| Texto de origem |
·····

Agora, o mais comum hoje, ao menos nas grandes companhias, é que o tema já esteja sendo tratado. Aí a questão que se impõe é outra. Qual o papel que caberá ao Compliance em relação a essa agenda? Isso é algo muito menos óbvio. Até porque, a área já é parte integrante do ESG. O Compliance e seus temas – do risk assessment ao treinamento, passando pela gestão do canal de denúncias – compõe a estrutura do G, de governança corporativa. Os profissionais de Compliance precisam entender e assumir que dentro do contexto amplo de ESG, o papel da área é secundário, de apoio, mas de extrema importância. “O Compliance não pode se omitir dessa agenda. O ESG é mais uma das obrigações e compromissos da companhia com o mercado. É como uma nova missão para a qual ele precisa estar pronto para dar suporte aos comitês e ao conselho”, explica Gustavo Lucena, sócio de Risk Advisory da Deloitte, big 4 da área de auditoria e consultoria. A amplitude desse apoio e, por consequência, a capacidade de influenciar a agenda será proporcional ao tamanho e a maturidade que o Compliance tem dentro da empresa, além de outros fatores relacionados à sua própria organização.
Em fevereiro deste ano, a executiva Ana Paula Candeloro, assumiu a diretoria executiva de Compliance do UBS BB, joint venture entre os bancos suíço e brasileiro na área de gestão de recursos. Sua cadeira responde pelos temas de regulatório, conformidade e governança da instituição. Na estrutura organizacional, os temas relacionados ao ESG também estão sob sua responsabilidade, dando a executiva, que se reporta diretamente ao CEO do UBS BB, mais do que poder influência, condições de garantir um compromisso efetivo da empresa com programas duradouros, métricas e avaliações mais sofisticadas, que vão integrar os parâmetros ESG na matriz SWOT (sigla em inglês para forças, fraquezas, oportunidades e ameaças). “A matriz é a chave para que essas questões deixem de ser vistas como problemas de imagem, risco reputacional e sejam incorporadas aos negócios, dando o reconhecimento dos seus impactos sobre a lucratividade das empresas”, aponta Ana Paula. Mas a estrutura que ela comanda, com a liderança dos temas de ESG, está longe de ser comum nos organogramas.

·····

| Problema proposto 1 |
Identifique nos registros abaixo todas as linhas que contêm a palavra "panel" e copie cada uma delas.

(Registros extraídos)

·····

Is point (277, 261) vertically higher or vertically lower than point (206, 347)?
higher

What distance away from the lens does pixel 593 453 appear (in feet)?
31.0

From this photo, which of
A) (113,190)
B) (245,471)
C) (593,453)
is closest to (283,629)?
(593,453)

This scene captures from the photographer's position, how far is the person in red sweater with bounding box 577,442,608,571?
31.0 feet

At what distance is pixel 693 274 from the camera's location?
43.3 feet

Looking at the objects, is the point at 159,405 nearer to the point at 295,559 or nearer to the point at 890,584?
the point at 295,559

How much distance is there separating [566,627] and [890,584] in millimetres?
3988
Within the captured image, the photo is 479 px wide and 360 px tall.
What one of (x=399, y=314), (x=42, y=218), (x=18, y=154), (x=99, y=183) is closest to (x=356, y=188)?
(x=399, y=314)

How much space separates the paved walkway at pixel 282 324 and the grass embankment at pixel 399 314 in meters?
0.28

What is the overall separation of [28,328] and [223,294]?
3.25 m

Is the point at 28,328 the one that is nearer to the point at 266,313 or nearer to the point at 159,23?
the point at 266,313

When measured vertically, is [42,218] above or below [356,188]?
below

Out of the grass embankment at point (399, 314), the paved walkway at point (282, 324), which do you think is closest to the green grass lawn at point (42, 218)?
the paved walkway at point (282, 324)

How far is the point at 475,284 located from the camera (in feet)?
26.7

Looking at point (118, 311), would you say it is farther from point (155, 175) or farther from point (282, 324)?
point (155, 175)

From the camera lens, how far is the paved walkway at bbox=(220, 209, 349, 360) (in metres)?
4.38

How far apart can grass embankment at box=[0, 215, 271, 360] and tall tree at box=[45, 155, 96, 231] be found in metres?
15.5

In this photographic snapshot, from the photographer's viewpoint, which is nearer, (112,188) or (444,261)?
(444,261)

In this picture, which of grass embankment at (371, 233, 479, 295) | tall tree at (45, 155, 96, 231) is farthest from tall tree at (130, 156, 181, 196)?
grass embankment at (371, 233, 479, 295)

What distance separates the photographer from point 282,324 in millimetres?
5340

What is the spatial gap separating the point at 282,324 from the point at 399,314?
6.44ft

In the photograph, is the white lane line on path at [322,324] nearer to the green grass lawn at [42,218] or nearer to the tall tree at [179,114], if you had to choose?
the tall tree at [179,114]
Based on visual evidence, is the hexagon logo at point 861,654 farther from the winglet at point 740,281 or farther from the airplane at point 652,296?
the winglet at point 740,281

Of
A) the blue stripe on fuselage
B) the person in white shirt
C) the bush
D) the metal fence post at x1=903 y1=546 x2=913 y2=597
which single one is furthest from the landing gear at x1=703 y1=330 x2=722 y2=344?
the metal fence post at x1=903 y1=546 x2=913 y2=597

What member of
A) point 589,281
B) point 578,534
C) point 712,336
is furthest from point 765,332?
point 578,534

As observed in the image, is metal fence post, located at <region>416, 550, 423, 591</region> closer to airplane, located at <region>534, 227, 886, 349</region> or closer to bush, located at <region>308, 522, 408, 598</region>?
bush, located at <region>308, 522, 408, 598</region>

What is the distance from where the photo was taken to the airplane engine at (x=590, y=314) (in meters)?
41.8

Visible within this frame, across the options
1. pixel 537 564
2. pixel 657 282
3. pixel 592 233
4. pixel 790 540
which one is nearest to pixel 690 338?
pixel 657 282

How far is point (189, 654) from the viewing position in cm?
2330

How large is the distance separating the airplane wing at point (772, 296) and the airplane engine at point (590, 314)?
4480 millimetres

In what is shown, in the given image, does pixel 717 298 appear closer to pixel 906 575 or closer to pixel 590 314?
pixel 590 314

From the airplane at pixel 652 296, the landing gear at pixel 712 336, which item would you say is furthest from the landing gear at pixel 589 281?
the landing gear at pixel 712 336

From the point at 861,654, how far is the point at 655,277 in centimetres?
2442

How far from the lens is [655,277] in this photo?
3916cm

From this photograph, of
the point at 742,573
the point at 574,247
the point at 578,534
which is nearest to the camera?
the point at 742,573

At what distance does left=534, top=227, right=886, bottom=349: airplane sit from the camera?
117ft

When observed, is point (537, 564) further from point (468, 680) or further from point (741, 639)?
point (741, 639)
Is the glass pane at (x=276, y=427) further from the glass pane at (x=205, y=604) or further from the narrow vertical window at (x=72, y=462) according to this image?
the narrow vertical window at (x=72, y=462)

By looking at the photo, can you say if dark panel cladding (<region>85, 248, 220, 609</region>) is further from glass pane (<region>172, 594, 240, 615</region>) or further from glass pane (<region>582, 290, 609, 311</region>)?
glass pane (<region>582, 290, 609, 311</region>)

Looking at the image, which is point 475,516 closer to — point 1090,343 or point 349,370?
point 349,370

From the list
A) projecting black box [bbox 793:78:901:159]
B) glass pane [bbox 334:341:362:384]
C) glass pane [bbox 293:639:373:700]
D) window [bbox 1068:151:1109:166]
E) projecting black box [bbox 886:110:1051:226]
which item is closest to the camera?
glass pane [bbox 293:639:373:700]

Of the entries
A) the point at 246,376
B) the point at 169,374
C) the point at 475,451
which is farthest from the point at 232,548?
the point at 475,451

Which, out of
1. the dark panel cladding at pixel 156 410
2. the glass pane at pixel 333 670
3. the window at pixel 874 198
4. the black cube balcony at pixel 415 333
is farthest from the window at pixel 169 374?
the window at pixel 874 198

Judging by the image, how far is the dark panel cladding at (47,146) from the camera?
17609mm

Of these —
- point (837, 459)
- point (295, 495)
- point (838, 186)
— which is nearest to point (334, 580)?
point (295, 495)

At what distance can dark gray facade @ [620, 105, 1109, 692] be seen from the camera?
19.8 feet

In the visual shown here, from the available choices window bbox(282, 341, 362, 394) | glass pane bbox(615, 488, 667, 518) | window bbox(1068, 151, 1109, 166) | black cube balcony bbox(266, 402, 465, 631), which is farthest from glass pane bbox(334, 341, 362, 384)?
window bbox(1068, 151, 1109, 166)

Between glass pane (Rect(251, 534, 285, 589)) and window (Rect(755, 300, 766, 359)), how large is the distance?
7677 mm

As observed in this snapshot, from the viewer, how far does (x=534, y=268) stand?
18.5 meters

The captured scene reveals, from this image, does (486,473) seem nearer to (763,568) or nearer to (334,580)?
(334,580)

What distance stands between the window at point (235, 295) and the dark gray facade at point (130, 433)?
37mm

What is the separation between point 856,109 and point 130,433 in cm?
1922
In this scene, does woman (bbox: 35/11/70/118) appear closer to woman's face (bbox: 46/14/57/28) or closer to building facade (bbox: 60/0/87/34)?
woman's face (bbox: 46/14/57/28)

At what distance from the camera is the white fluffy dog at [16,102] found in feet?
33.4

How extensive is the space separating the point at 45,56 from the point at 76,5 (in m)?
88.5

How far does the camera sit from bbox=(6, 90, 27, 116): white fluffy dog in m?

·····

| Problema proposto 2 |
Escreva a continuação do texto sobre Compliance e ESG, começando logo após a última frase apresentada.

| Resposta 1 |
By looking at the photo, can you say if dark panel cladding (<region>85, 248, 220, 609</region>) is further from glass pane (<region>172, 594, 240, 615</region>) or further from glass pane (<region>582, 290, 609, 311</region>)?
1. the dark panel cladding at pixel 156 410
Judging by the image, how far is the dark panel cladding at (47,146) from the camera?

| Resposta 2 |
Se o ESG é muito maior que o Compliance, a advogada especializada em Compliance, Patricia Punder, é assertiva ao dizer que não se pode falar em ter um programa de ESG sem que a empresa tenha uma boa fundação. E, para ela, a base da casa, a fundação, é o Compliance. “Muitas empresas falam de ESG sem ter o programa de Compliance. O ESG é o telhado que se coloca por último. Sem fundação sólida, a casa cai”, aponta Patrícia, para quem é preciso um olhar maior sobre os temas de governança na comparação com a agenda de meio ambiente, claramente o pilar do ESG mais conhecido e divulgado hoje. “Estão focando muito em metas relacionadas ao meio ambiente, porque dá público. É preciso dar mais atenção à governança. Sem Governança, Controles Internos e Compliance, a casa vai cair”, reforça. Mas se a especialista atribui o Compliance como elemento mandatório à boa execução da estratégia ESG, ela também não acredita que a liderança do tema, inclusive em termos de influência, caiba à área. “Quem tem que fazer isso é o board, a liderança da empresa. Eles têm que escutar mais o Compliance, trazerem à área para a mesa, mas a responsabilidade é deles”, emenda Patrícia Punder.
A edição deste ano do tradicional Anti-Bribery and Corruption Benchmarking Report publicado pela empresa de serviços na área de GRC, Kroll, com profissionais de todo o mundo, aponta que 54% dos profissionais entrevistados acreditam que o ESG traz mais desafios do que benefícios para a função. Na América Latina e na Ásia, regiões com maior predisposição de incorporar o ESG ao programa de Compliance anticorrupção, tende a ser maior ainda.
Coordenador do novo curso de ESG da LEC e consultor sênior da firma especializada T4 Compliance, Emerson Siécola, vê o papel do Compliance como o de um protagonismo secundário. Para o especialista, não se pode jogar no colo do Compliance a responsabilidade por mais esse papel. Nesse contexto apontado, Siécola entende que é preciso, antes que o Compliance venha a assumir um papel mais efetivo se perguntar qual a estratégia da organização, o que ela pensa em termos de ESG?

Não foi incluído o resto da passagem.